Au cœur de la capitale turque, un tournant diplomatique majeur a été scellé. Brice Clotaire Oligui Nguema, Président de la Transition gabonaise, a co-paraphé aux côtés de son homologue Recep Tayyip Erdoğan huit accords structurants, engageant les deux nations dans une dynamique de coopération plurielle, articulée autour de la rigueur, de la souveraineté et du progrès partagé.
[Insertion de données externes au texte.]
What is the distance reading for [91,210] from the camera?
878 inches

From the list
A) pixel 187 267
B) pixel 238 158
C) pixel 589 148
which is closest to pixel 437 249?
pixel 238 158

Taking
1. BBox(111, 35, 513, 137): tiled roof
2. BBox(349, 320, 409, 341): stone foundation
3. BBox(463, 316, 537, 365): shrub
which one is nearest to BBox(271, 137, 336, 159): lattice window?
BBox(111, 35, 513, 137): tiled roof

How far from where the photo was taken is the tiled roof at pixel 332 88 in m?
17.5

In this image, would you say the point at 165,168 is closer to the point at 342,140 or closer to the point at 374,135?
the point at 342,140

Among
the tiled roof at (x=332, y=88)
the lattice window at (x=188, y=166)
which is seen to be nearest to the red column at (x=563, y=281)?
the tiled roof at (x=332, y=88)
Une convergence diplomatique sans précédent
Ce n’est pas une simple coopération conjoncturelle, mais bien un socle géostratégique d’ambition pluriséculaire qui a été jeté entre Libreville et Ankara. Dans son propos, le Chef de l’État gabonais l’a exprimé avec gravité :
« Huit accords d’envergure ont été signés dans des secteurs hautement stratégiques : coopération militaire, énergie, hydrocarbures, mines, santé, éducation, formation professionnelle et appui financier. »
Cette synergie marque l’avènement d’une nouvelle grammaire diplomatique gabonaise, où l’exigence prime sur l’assistanat, et où chaque engagement repose sur la performance et la mutualisation des intérêts.
Le Gabon fait le choix de l’élévation
Dans un monde traversé par les interdépendances, Brice Clotaire Oligui Nguema choisit l’émancipation maîtrisée. Il parle d’élévation, non comme d’un slogan, mais comme d’une stratégie matricielle : celle des compétences, des institutions et des ressources.
« Le Gabon fait le choix de l’élévation de ses capacités humaines… de son économie… et de son positionnement géostratégique. »
À travers la formation des élites, le transfert de savoirs, la transformation locale des ressources, le Chef de l’État érige une souveraineté fondée sur la compétence endogène .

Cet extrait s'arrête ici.